Speech Recognition — GMM, HMM

14 min readSep 9, 2019

Before the Deep Learning (DL) era for speech recognition, HMM and GMM are two must-learn technology for speech recognition. Now, there are hybrid systems that combine HMM with Deep Learning and there are systems that are HMM free. We have more design choices now. However, for many generative models, HMM remains important. But regardless of the status, speech recognition helps us to understand the application of HMM and GMM in the ML context better. So stop the long face and let’s spend sometimes on it.

Automatic Speech Recognition (ASR)

Let’s get a high-level overview first. The diagram below is a high-level architecture for speech recognition that links HMM (Hidden Markov Model) with speech recognition.

Starting from an audio clip, we slide windows of 25 ms width and 10 ms apart to extract MFCC features. For each window frame, 39 MFCC parameters will be extracted. The primary objective of speech recognition is to build a statistical model to infer the text sequences W (say “cat sits on a mat”) from a sequence of feature vectors X.

One approach looks for all possible sequences of words (with limited maximum length) and finds one that matches the input acoustic features the best.

This model depends on building a language model P(W), a pronunciation lexicon model, and an acoustic model P(X|W) (a generative model) as below.

A pronunciation model can use tables to convert words to phones, or a corpus is already transcribed with phonemes already. The acoustic model is about modeling a sequence of feature vectors given a sequence of phones instead of words. But we will continue the use of the notation p(X|W) for the acoustic model. Just be aware.

The language model is about the likelihood of the word sequence. For example, “I watch a movie” will be more likely than “I you movie watch” or “I watch an apple”. It predicts the next word given the previous words. If we approximate it with a first-order Markov chain, the next word will depend on the current word only. We can estimate it by counting the occurrence of word pairs in a corpus.

By combining the acoustic model and the language model, we search for the text sequence with the maximum likelihood.

This approach sounds indirect and the search looks inefficient or impossible. But p(X|W) is much easier to model in speech recognition. The distribution of features for a phone can be modeled with a Gaussian Mixture Model (GMM). We will learn it with training data. The transition between phones and the corresponding observable can be modeled with the Hidden Markov Model (HMM). So if we can find an optimal way to search the phone sequence efficiently, this may not sound bad after all.

An HMM model composes of hidden variables and observables. The top nodes below represent the phones and the bottom nodes represent the corresponding observables (the audio features). The horizontal arrows demonstrate the transition in the phone sequence for the true label “she just …”.

In speech recognition, the observable can be represented by 39 MFCC features extracted from the corresponding audio frame. The good news is that with this HMM model, we do not need to search the phone sequence one-by-one. Otherwise, the complexity grows exponentially with the number of phones. With the Viterbi algorithm or other HMM methods, we can find the optimal sequence in polynomial time. We will come back to this later.

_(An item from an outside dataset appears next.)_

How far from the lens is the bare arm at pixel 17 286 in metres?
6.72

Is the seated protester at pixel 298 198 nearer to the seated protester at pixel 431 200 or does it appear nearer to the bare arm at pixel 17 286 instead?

The diagram below is a possible realization of an Automatic Speech Recognition (ASR). Combining information on the lexicon, the acoustic model and the language model, we can find the optimal phone sequence with the Viterbi decoder.

Modified from source (O is the same as X here)

Let’s do a quick recap, we can model the acoustic model P(X|W) with an HMM. The arrows on an HMM model will represent phone transitions or links to observables. To model the audio features that we observe, we learn a GMM model from the training data. So let’s understand HMM and GMM more in the general context first.

Hidden Markov Model (HMM)

A Markov chain contains all the possible states of a system and the probability of transiting from one state to another.

A first-order Markov chain assumes that the next state depends on the current state only. For simplicity, we often call it a Markov chain.

This model will be much easier to handle. However, in many ML systems, not all states are observable and we call these states hidden states or internal states. Some may treat them as latent factors for the inputs. For example, it may not be easy to know whether I am happy or sad. My internal state will be {H or S}. But we can get some hints from what we observe. For example, when I am happy I have a 0.2 chance that I watch a movie, but when I am sad, that chance goes up to 0.4. The probability of observing an observable given an internal state is called the emission probability. The probability of transiting from one internal state to another is called the transition probability.

For speech recognition, the observable is the content in each audio frame. We can use the MFCC parameters to represent it. Let’s see what we can do with an HMM.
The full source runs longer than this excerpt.